The request
Copy every line of the listing below exactly as it appears, but leave out the pictures.

Dataset entries
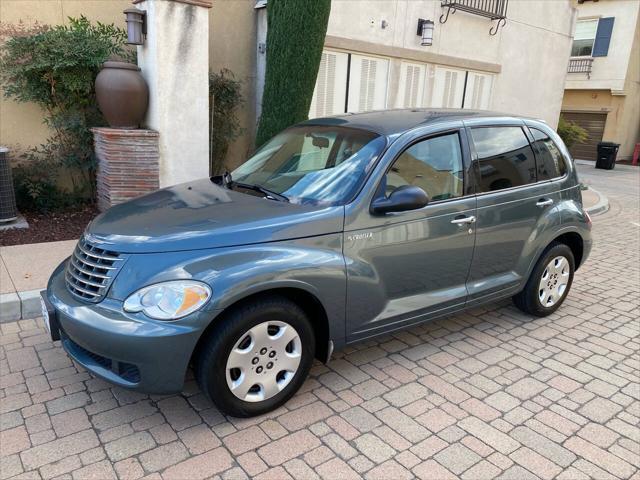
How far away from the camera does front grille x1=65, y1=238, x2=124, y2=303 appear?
2.80 meters

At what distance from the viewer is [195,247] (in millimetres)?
2793

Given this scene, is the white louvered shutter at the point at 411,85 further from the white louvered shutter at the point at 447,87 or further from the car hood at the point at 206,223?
the car hood at the point at 206,223

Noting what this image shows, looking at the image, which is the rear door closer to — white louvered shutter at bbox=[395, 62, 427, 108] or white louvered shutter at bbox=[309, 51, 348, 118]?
white louvered shutter at bbox=[309, 51, 348, 118]

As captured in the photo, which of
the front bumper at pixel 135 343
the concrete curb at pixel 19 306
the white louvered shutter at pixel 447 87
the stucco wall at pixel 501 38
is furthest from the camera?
the white louvered shutter at pixel 447 87

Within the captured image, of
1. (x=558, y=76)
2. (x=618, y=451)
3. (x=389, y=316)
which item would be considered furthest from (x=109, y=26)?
(x=558, y=76)

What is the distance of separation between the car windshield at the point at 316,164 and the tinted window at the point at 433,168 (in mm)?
204

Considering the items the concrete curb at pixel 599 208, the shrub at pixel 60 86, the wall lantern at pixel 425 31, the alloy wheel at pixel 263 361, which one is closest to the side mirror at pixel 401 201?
the alloy wheel at pixel 263 361

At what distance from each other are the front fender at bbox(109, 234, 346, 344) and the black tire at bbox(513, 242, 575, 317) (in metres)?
2.19

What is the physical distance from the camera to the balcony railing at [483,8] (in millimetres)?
10352

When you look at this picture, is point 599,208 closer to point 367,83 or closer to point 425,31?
point 425,31

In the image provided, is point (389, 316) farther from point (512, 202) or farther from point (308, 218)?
point (512, 202)

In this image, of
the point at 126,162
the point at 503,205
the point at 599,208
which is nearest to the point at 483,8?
the point at 599,208

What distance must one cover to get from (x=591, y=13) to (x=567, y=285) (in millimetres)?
21321

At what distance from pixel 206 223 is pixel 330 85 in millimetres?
6582
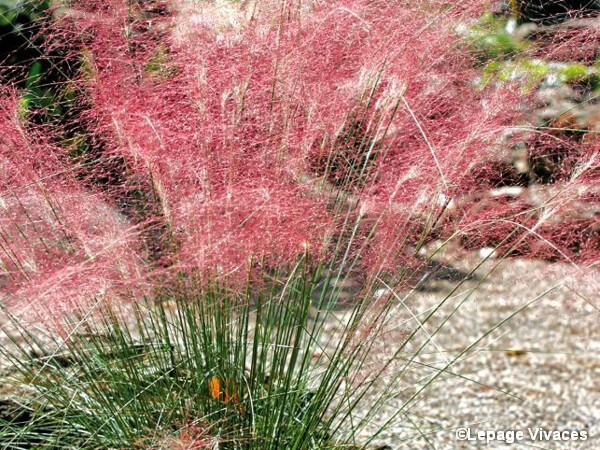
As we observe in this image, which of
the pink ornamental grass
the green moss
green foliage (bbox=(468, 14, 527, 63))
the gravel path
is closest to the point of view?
the pink ornamental grass

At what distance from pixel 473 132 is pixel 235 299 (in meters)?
0.57

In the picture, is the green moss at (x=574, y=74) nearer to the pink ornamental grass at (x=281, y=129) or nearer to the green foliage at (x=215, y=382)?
the pink ornamental grass at (x=281, y=129)

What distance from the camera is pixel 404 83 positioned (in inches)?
61.9

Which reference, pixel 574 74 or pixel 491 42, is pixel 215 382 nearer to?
pixel 491 42

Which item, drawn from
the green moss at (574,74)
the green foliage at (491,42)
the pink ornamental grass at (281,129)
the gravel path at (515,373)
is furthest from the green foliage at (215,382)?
the green moss at (574,74)

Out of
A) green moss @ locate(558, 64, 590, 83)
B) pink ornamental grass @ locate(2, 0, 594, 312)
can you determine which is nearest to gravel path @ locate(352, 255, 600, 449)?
pink ornamental grass @ locate(2, 0, 594, 312)

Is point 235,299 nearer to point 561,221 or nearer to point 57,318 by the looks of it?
point 57,318

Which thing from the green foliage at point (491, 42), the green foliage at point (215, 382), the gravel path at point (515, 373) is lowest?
the gravel path at point (515, 373)

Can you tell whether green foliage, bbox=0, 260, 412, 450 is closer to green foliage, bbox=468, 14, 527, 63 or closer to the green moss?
green foliage, bbox=468, 14, 527, 63

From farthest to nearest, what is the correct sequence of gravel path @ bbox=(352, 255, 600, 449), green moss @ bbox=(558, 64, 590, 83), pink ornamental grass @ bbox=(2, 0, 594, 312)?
green moss @ bbox=(558, 64, 590, 83)
gravel path @ bbox=(352, 255, 600, 449)
pink ornamental grass @ bbox=(2, 0, 594, 312)

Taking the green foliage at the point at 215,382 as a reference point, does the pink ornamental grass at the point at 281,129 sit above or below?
above

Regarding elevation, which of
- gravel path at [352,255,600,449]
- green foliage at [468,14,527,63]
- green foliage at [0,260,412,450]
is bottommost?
gravel path at [352,255,600,449]

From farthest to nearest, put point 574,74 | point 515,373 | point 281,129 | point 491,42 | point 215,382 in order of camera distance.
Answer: point 515,373, point 574,74, point 491,42, point 281,129, point 215,382

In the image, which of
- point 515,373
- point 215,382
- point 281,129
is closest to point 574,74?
point 515,373
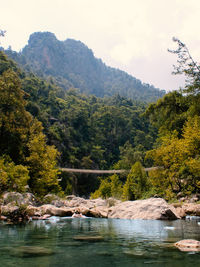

Solution to this exercise
How far away from the camera does front grille x1=65, y1=238, x2=124, y2=303 appear?
2.80 meters

At what distance from the viewer is [195,247] (in millimetres)?
2793

Given this scene, is the white louvered shutter at the point at 411,85 further from the white louvered shutter at the point at 447,87 or further from the car hood at the point at 206,223?
the car hood at the point at 206,223

Noting what this image shows, looking at the image, which is the rear door closer to — white louvered shutter at bbox=[395, 62, 427, 108] or white louvered shutter at bbox=[309, 51, 348, 118]?
white louvered shutter at bbox=[309, 51, 348, 118]

As captured in the photo, which of
the front bumper at pixel 135 343
the concrete curb at pixel 19 306
the white louvered shutter at pixel 447 87
the stucco wall at pixel 501 38
is furthest from the camera?
the white louvered shutter at pixel 447 87

Within the captured image, of
1. (x=558, y=76)
2. (x=618, y=451)
3. (x=389, y=316)
which item would be considered furthest from (x=109, y=26)?
(x=558, y=76)

What is the distance of separation between the car windshield at the point at 316,164 and the tinted window at the point at 433,168 (in mm)?
204

Considering the items the concrete curb at pixel 599 208, the shrub at pixel 60 86, the wall lantern at pixel 425 31, the alloy wheel at pixel 263 361, which one is closest to the side mirror at pixel 401 201?
the alloy wheel at pixel 263 361

At what distance from each other are the front fender at bbox(109, 234, 346, 344) and the black tire at bbox(513, 242, 575, 317) (in metres)?
2.19

What is the physical distance from the camera to the balcony railing at [483,8] (in millimetres)?
10352

When you look at this picture, is point 599,208 closer to point 367,83 or closer to point 425,31?
point 425,31

In the image provided, is point (389, 316) farther from point (512, 202) or farther from point (308, 218)?
point (512, 202)

In this image, of
the point at 126,162
the point at 503,205
the point at 599,208
which is nearest to the point at 483,8?
the point at 599,208

What distance must one cover to get from (x=591, y=13) to (x=567, y=285) (in millimetres)?
21321

At what distance from pixel 206 223 is pixel 330 85 in millimetres?
6582
As we observe in this image, which of
the pink ornamental grass
the green moss
green foliage (bbox=(468, 14, 527, 63))
the gravel path
is closest to the point of view?
the pink ornamental grass

At what distance from pixel 473 132 is pixel 235 299 (in meters)?
0.57

In the picture, is the green moss at (x=574, y=74) nearer to the pink ornamental grass at (x=281, y=129) or nearer to the green foliage at (x=215, y=382)?
the pink ornamental grass at (x=281, y=129)

What distance from the camera is pixel 404 83 positioned (in inches)?
61.9

Which reference, pixel 574 74 or pixel 491 42, is pixel 215 382 nearer to?
pixel 491 42

Which item, drawn from
the green moss at (574,74)
the green foliage at (491,42)
the pink ornamental grass at (281,129)
the gravel path at (515,373)
is furthest from the green foliage at (215,382)?
the green moss at (574,74)

Out of
A) green moss @ locate(558, 64, 590, 83)
B) pink ornamental grass @ locate(2, 0, 594, 312)
can you determine which is nearest to gravel path @ locate(352, 255, 600, 449)?
pink ornamental grass @ locate(2, 0, 594, 312)

Is point 235,299 nearer to point 561,221 or nearer to point 57,318 by the looks of it?
point 57,318

Which thing from the green foliage at point (491, 42), the green foliage at point (215, 382), the gravel path at point (515, 373) is lowest?
the gravel path at point (515, 373)

Can you tell whether green foliage, bbox=0, 260, 412, 450 is closer to green foliage, bbox=468, 14, 527, 63 or closer to the green moss?
green foliage, bbox=468, 14, 527, 63

From farthest to nearest, what is the correct sequence of gravel path @ bbox=(352, 255, 600, 449), green moss @ bbox=(558, 64, 590, 83), pink ornamental grass @ bbox=(2, 0, 594, 312)?
green moss @ bbox=(558, 64, 590, 83)
gravel path @ bbox=(352, 255, 600, 449)
pink ornamental grass @ bbox=(2, 0, 594, 312)

Taking the green foliage at the point at 215,382 as a reference point, does the pink ornamental grass at the point at 281,129 sit above or below?
above

Regarding elevation, which of
- gravel path at [352,255,600,449]
- green foliage at [468,14,527,63]
- green foliage at [0,260,412,450]
is bottommost?
gravel path at [352,255,600,449]

From farthest to nearest, put point 574,74 | point 515,373 | point 281,129 | point 491,42 | point 215,382 in order of camera distance.
Answer: point 515,373, point 574,74, point 491,42, point 281,129, point 215,382

In the image, which of
- point 515,373
- point 215,382
- point 281,129
is closest to point 574,74?
point 515,373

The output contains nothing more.